This time, I'll be tackling the Go programming language. Even though its syntax is not the most inspiring and it's missing some modern features like generics (but this is well requested by the Go community and it'll be probably part of the Go 2 umbrella project), I was ready to give a try. Being backed by Google is really a competitive advantage.

I was curious of how long it takes to write a decent WEB API project, as a complete beginner in Go. Of course being proficient at C/C++ and intermediate in Rust and D, helps.

The project

As I'm currently dabbling in Nagios those days, I discovered how the Nagios Remote Plugin Execution works. But also how terse the source code was.
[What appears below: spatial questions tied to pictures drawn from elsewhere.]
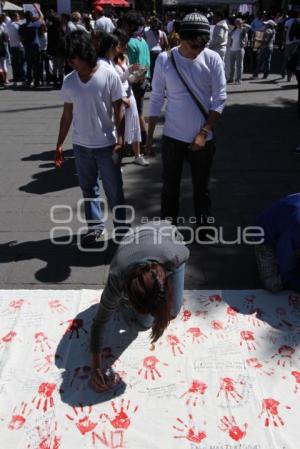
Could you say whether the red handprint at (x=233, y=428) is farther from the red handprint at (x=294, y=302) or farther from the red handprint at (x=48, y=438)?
the red handprint at (x=294, y=302)

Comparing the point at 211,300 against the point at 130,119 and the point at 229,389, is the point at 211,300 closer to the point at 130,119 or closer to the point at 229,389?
the point at 229,389

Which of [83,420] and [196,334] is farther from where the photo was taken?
[196,334]

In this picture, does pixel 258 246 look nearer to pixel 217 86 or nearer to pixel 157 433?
pixel 217 86

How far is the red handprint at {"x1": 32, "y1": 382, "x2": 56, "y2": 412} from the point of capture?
2283 mm

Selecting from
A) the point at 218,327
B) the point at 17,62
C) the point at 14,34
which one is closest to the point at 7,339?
the point at 218,327

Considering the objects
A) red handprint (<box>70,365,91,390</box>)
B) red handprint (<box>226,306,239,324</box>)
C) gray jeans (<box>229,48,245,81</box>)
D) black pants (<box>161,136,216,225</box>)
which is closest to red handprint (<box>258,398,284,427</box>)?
red handprint (<box>226,306,239,324</box>)

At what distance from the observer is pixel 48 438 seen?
2113mm

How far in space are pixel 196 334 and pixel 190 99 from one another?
4.91 feet

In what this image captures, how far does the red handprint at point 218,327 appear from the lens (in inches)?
108

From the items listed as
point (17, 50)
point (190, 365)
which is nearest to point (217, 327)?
point (190, 365)

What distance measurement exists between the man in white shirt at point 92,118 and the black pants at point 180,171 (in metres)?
0.33

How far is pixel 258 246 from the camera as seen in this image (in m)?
3.27

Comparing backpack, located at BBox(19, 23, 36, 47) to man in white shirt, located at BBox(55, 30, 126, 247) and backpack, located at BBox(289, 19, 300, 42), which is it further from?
man in white shirt, located at BBox(55, 30, 126, 247)

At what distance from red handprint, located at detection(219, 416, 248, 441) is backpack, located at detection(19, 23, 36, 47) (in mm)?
9308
So I decided to experiment a Remote Execution Program in Go, by developing a REST simple WEB API mock-up. The interesting fact in Go resides in its speed and in the fact it's generating a standalone executable, which is a key element when distributing your app.

The general idea is this: execute a remote program or script in the remote server running the app, by sending a HTTP GET command with a path and optionally a query string. It's easy to test using wget or even postman. On the server side, the list of available commands is read from a TOML file and result is delivered to the client as a JSON string.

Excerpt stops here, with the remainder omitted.